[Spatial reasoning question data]
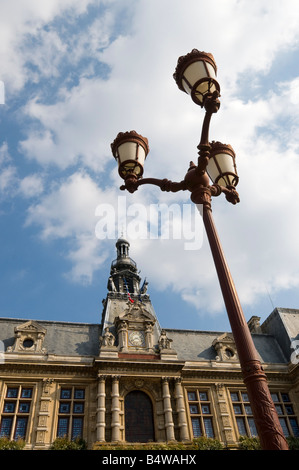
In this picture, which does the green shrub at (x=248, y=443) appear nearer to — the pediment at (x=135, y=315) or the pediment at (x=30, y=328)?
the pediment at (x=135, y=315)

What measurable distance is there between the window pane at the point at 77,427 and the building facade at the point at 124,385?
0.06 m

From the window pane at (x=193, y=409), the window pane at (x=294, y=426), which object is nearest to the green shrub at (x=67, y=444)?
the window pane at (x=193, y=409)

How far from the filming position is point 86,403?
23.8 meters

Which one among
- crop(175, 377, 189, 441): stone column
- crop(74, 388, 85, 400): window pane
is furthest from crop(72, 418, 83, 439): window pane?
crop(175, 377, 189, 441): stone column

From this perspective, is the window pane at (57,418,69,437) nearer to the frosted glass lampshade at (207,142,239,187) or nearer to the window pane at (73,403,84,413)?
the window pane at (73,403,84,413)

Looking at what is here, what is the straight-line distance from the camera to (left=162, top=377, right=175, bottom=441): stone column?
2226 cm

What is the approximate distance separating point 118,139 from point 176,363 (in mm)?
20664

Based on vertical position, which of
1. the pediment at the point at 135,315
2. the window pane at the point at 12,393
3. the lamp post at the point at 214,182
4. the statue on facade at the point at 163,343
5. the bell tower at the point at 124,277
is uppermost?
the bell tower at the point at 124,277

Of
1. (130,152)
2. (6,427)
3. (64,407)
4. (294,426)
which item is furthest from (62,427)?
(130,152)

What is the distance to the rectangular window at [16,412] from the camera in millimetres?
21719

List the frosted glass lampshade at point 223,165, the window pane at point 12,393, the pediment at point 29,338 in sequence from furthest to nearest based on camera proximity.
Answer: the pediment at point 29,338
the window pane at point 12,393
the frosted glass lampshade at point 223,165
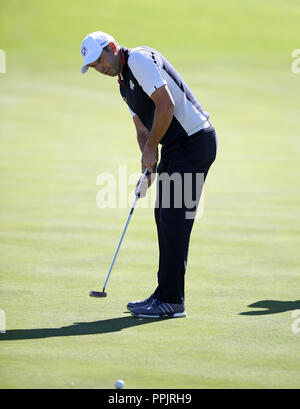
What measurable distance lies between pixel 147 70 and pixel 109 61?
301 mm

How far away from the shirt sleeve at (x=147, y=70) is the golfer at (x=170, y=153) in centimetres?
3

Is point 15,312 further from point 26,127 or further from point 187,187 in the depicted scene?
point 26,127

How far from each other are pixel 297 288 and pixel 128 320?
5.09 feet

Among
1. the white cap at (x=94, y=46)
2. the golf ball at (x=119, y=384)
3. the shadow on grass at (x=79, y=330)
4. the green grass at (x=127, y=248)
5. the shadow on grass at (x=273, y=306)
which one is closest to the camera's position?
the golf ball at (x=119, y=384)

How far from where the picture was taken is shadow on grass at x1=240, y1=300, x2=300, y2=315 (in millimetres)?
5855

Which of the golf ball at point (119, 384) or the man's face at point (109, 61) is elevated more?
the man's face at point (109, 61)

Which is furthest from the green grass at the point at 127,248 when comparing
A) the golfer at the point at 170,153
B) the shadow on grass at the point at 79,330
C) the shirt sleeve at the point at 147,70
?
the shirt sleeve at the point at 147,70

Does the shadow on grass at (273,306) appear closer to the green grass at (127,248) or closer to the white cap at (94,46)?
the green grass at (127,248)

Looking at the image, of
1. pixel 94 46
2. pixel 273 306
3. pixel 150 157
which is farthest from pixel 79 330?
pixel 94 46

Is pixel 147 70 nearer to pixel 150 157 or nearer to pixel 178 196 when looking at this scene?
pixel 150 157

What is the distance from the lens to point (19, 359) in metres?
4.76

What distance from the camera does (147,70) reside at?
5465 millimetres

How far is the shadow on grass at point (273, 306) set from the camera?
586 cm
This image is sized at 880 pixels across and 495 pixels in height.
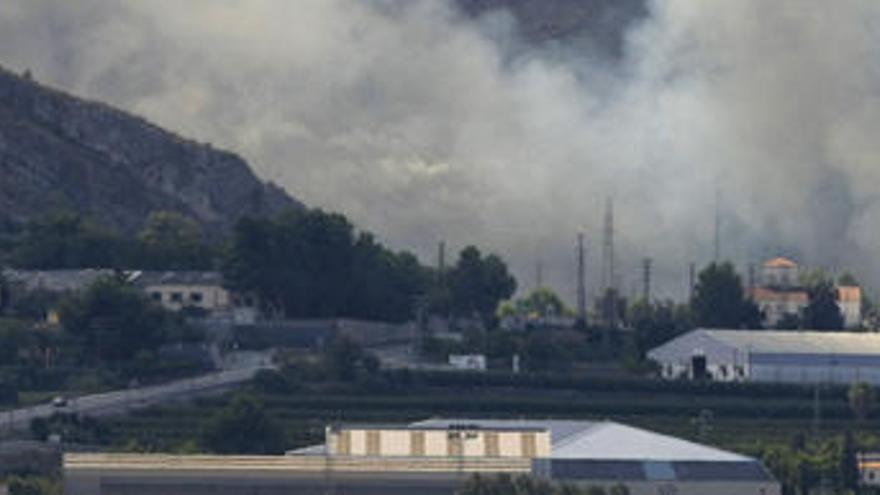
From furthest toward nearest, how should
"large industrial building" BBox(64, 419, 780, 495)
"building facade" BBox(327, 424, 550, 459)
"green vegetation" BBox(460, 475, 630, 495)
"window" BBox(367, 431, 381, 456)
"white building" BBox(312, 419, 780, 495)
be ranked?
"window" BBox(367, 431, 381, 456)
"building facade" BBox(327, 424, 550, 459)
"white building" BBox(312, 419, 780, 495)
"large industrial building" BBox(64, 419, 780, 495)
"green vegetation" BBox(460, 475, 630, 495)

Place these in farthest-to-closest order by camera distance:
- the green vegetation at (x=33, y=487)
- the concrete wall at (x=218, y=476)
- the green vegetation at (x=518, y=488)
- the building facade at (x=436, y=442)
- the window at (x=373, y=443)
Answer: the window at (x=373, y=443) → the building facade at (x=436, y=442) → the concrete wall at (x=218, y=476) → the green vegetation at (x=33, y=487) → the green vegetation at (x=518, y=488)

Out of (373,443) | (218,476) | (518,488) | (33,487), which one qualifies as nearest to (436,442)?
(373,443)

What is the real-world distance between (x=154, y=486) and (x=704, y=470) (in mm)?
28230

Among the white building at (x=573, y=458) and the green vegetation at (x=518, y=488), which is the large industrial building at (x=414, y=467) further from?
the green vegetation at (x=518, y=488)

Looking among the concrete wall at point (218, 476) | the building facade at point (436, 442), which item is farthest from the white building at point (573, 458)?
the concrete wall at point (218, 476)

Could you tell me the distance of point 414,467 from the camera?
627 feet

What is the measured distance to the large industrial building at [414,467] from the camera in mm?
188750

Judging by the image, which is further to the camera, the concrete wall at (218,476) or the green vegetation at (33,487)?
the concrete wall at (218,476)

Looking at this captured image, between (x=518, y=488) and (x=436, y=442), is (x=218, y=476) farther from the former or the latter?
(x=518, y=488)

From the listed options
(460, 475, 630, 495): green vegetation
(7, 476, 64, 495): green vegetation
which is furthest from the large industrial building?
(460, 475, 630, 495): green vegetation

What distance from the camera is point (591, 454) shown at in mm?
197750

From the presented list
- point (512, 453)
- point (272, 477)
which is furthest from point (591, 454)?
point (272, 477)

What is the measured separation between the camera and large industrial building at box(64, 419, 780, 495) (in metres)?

• **Stated problem**: Write out again every line from the one containing "What distance from the camera is" through the end of the entries, inclusive, with the requests left unchanged. Multiply each number in the answers (distances and point coordinates) by 1.85, rounding to whole numbers with halves rounded up.

• **Answer**:
What distance from the camera is point (591, 454) shown at in mm?
365838

From the presented list
- point (512, 453)
- point (272, 477)
which is furthest from point (591, 454)?
point (503, 882)

What is the measured separation between the camera and large industrial building at box(64, 419, 780, 495) (in metres)?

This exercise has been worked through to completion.